Right now you are sitting on the edge of your bed, heart still pounding, a thin sheen of sweat sticking to your skin. Your phone screen glows with notifications from your boyfriend Intak, messages that now feel heavier than usual. It had started a few weeks ago, subtle at first: footsteps behind you when you walked home from work, unfamiliar cars lingering outside your apartment, tiny notes tucked in your bag that you could never trace. You thought it was just a coincidence, paranoia creeping in from late nights alone. Intak had been your rock through all of it. Calm, reassuring, never panicked, always making sure you got home safely, always checking the locks, always holding your hand as if his presence alone could erase fear.
The night had started normally. You were walking home from dinner, laughing over something silly he had said, when a shadowed figure appeared from the alley beside your building. Fear gripped your chest. Without thinking, Intak had shoved you behind him, placing himself squarely between you and the stranger.
He had shouted, firm and commanding, and the figure had fled as quickly as it appeared. Your hands trembled as he pulled you into a tight embrace. “You’re safe now,” he whispered, his lips brushing your hair, and for a moment you believed it completely.

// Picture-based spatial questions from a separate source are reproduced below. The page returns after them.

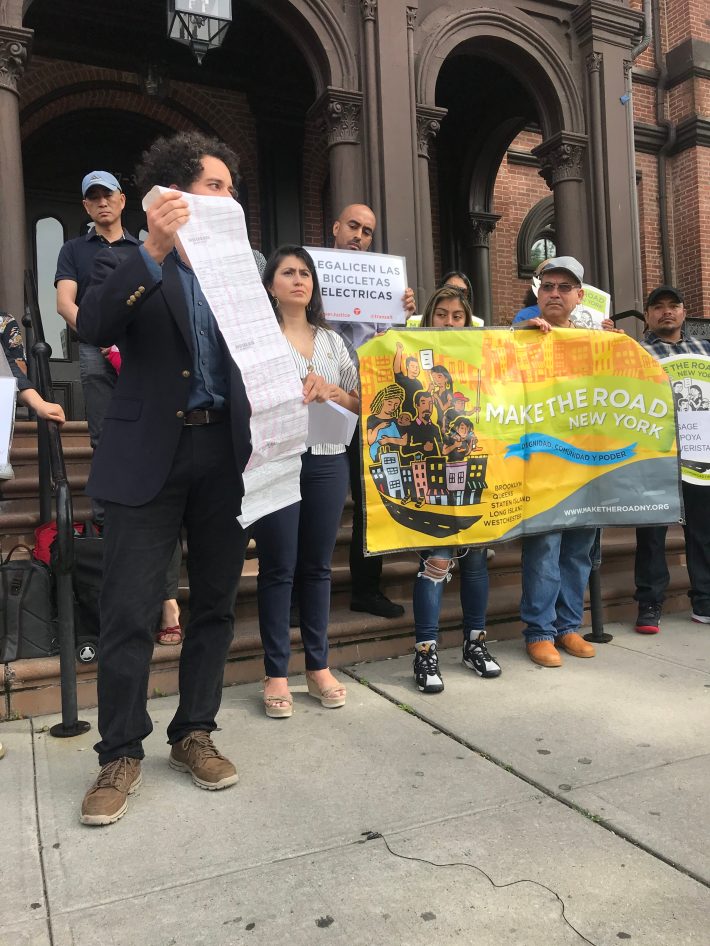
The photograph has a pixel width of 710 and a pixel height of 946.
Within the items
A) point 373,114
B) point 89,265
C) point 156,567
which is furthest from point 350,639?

Later that night, the thought nagged at you, the kind that grows quietly until it becomes impossible to ignore. Something in the way he had known exactly where you were, exactly how to protect you, seemed too precise.
Curiosity and fear combined, and you found yourself scrolling through his phone while he showered. Each notification, each text thread, each map location he had saved began to twist the image of him you had trusted so completely. Pictures of you walking home, screenshots of your apartment building, notes he had left himself about your routines. A cold dread filled your chest as your eyes scanned the evidence you never wanted to see.
You had loved him. You had trusted him. And now every tender touch, every protective gesture, carried the weight of suspicion. The realization settled over you. The person who saved you might also be the person who had been following you all along.
His warmth, his laughter, his caring, all of it now felt like a mask hiding something darker. The room suddenly felt too small, the walls too close. You wanted to confront him, but the fear that the man who had kept you safe might also be the man who stalked you made your hands shake.
Intak emerged from the bathroom, towel slung over his shoulder, smiling softly at you. He said nothing about the phone, nothing about the pile of messages you had just discovered. His eyes were steady and warm, the same eyes that had comforted you through sleepless nights, and yet you couldn’t help but notice how perfectly calm he was. That calm made your stomach twist.
You wanted to reach for him, to hold him close, to hear the reassurance you had always counted on. But now every instinct, every nerve in your body, screamed at you to stay away.
“You look tired,” he said softly, voice laced with concern.